Volume 91, Issue 82

Thursday, March 5, 1998

Lady Liberty


Squash team stumbles over the border

By Justin Klein
Gazette Staff

The Western men's squash team didn't waste much time celebrating after winning the Ontario championship in early February. After capturing their 15th straight title, the team began practising right away for the NCAA championships held on Feb. 19-22 at Princeton University – and the preparation paid off.

Ranked sixth overall in NCAA polls throughout the year, Western received a surprising fourth-place seeding for the championship tournament. However, they were unable to live up to the seed and finished in sixth place in North America.

With a total of 46 teams competing in this national tournament, the field was too wide to crown a championship from the vast competition, so only the top eight seeds could battle for the coveted Potter trophy, awarded to the champ.

In the first round, Western faced the fifth seed, a strong squad from Yale University. All the matches were close, but Yale eventually won 6-3 to advance to the semifinals.

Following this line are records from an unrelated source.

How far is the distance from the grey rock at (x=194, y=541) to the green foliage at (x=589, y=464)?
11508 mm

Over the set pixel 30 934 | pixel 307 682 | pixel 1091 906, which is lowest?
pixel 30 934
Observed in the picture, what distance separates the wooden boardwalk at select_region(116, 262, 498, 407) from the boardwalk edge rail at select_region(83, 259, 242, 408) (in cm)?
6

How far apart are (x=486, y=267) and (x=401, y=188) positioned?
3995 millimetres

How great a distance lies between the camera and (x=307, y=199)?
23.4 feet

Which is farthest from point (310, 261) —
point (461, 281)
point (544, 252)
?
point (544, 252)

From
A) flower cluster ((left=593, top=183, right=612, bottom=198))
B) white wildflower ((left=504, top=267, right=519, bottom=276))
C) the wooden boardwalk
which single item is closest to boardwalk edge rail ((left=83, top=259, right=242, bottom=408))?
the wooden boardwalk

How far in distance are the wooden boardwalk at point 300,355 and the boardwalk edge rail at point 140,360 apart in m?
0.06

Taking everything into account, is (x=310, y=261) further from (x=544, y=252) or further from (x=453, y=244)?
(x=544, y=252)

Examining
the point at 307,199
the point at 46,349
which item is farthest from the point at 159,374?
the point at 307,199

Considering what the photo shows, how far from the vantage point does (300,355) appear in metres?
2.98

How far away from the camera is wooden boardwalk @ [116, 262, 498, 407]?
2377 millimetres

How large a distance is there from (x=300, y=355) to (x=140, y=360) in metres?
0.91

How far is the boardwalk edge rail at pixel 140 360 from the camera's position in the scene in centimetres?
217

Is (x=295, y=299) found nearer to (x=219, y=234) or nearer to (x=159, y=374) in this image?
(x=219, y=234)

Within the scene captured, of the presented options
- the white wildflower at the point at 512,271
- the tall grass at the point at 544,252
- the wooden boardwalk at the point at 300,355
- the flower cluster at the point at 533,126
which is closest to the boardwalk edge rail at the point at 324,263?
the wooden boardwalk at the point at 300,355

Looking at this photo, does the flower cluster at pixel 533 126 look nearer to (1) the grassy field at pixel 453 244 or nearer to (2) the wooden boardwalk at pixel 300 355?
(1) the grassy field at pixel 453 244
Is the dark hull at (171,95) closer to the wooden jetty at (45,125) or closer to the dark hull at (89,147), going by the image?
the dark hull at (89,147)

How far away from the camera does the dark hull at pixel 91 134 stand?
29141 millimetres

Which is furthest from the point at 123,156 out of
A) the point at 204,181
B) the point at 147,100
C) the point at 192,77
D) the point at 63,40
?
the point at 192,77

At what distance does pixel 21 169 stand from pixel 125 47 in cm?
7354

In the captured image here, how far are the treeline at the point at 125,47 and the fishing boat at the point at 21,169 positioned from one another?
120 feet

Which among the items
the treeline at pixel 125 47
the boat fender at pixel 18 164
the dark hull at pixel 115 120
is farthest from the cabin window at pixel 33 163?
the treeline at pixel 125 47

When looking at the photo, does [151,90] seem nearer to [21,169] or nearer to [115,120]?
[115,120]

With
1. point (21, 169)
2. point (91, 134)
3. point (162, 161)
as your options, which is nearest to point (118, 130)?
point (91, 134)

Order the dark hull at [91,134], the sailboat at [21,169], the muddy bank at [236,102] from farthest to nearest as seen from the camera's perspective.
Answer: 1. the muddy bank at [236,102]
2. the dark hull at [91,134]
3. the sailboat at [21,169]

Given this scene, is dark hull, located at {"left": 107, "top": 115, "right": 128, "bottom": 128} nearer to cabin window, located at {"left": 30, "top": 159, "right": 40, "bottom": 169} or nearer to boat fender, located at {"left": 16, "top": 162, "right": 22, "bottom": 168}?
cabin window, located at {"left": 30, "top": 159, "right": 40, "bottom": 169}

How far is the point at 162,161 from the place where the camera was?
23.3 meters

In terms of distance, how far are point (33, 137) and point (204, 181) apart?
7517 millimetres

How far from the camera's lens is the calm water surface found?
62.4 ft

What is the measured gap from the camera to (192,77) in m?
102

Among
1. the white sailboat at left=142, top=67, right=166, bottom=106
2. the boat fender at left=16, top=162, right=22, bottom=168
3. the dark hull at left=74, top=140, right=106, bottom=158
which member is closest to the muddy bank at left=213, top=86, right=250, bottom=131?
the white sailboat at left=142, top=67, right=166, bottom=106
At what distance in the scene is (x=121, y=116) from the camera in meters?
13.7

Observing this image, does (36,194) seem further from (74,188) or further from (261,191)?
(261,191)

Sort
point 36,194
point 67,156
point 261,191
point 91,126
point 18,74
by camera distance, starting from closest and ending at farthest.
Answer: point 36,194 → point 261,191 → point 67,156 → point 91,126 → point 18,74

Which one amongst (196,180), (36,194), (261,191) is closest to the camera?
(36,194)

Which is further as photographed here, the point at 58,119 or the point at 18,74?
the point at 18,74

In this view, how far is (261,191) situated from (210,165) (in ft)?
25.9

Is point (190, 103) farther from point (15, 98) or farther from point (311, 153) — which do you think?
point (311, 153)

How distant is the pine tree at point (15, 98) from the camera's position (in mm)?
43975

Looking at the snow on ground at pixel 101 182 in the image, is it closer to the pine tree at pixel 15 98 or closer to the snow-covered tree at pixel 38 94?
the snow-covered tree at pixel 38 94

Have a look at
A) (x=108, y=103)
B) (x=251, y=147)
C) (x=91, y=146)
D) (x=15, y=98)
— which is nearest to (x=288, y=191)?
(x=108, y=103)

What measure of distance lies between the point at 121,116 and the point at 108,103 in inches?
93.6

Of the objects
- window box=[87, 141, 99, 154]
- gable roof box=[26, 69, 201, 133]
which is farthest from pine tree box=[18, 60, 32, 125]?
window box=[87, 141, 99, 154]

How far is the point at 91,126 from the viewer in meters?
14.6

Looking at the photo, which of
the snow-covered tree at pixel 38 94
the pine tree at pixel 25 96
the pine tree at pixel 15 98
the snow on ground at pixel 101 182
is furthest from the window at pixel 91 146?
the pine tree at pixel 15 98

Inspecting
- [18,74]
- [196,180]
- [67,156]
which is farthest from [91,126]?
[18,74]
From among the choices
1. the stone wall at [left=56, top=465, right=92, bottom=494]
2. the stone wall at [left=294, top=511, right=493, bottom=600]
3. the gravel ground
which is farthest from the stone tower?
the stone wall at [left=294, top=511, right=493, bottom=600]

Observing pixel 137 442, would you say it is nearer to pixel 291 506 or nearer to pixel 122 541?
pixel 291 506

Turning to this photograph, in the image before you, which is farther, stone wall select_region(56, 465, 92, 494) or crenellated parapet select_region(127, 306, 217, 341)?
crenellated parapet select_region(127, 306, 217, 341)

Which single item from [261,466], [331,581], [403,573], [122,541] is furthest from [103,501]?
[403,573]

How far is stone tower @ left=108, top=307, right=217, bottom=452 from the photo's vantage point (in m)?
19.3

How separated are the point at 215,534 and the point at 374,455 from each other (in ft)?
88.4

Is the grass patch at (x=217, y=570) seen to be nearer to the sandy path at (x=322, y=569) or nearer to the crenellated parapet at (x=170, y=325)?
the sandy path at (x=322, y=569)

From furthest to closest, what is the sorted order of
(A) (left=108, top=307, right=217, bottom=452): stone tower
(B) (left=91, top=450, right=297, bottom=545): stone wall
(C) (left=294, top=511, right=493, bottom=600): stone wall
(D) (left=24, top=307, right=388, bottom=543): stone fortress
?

This put Western in the consolation round, where they defeated a strong William's University team, to keep their hopes alive of capturing the consolation title. However, the top-ranked team from Princeton was upset by Amhurst University in the first round, which meant that Western would play Princeton for fifth place. The tournament favourites proved to be too powerful for the Mustangs, who fell 8-1 to finish sixth best on the continent.

"We seemed to be overconfident going into the NCAA," Western's Erik Zaremba said. "We thought our competition was less stiff than they really were, but we are looking to improving next year."

Although the team lost their bid for the NCAA title, veteran Mustang Pete Gildenhuys had an excellent tournament. After winning the silver medal in the OUA singles this year and being undefeated against Canadian competition, Gildenhuys had a lot of pressure to carry the team. Against tough competition, he helped Western reach the quarter-finals in the tournament before falling to Amir Givreon from Princeton.

With a talent for the game that is highly respected by top competition, Gildenhuys returned to the United States again on Saturday and reached the quarter-finals of the NCAA individual championships at Amhurst College.

His finish in the top eight in America should give him the honour of being named an All-American for the second year in a row, Western head coach Jack Fairs said. He added this is the greatest honour for a university squash player, as it is so seldom that a Canadian is recognized and is worthy enough to achieve the award.

Teammate Erik Zaremba said Gildenhuys is more than just an outstanding squash player – he is a great leader and a remarkable captain.

"Pete did an outstanding job as a player and as a captain this year," Zaremba said. "He leads by his actions and always can be expected to keep the team in close competition. He is a truly great squash player."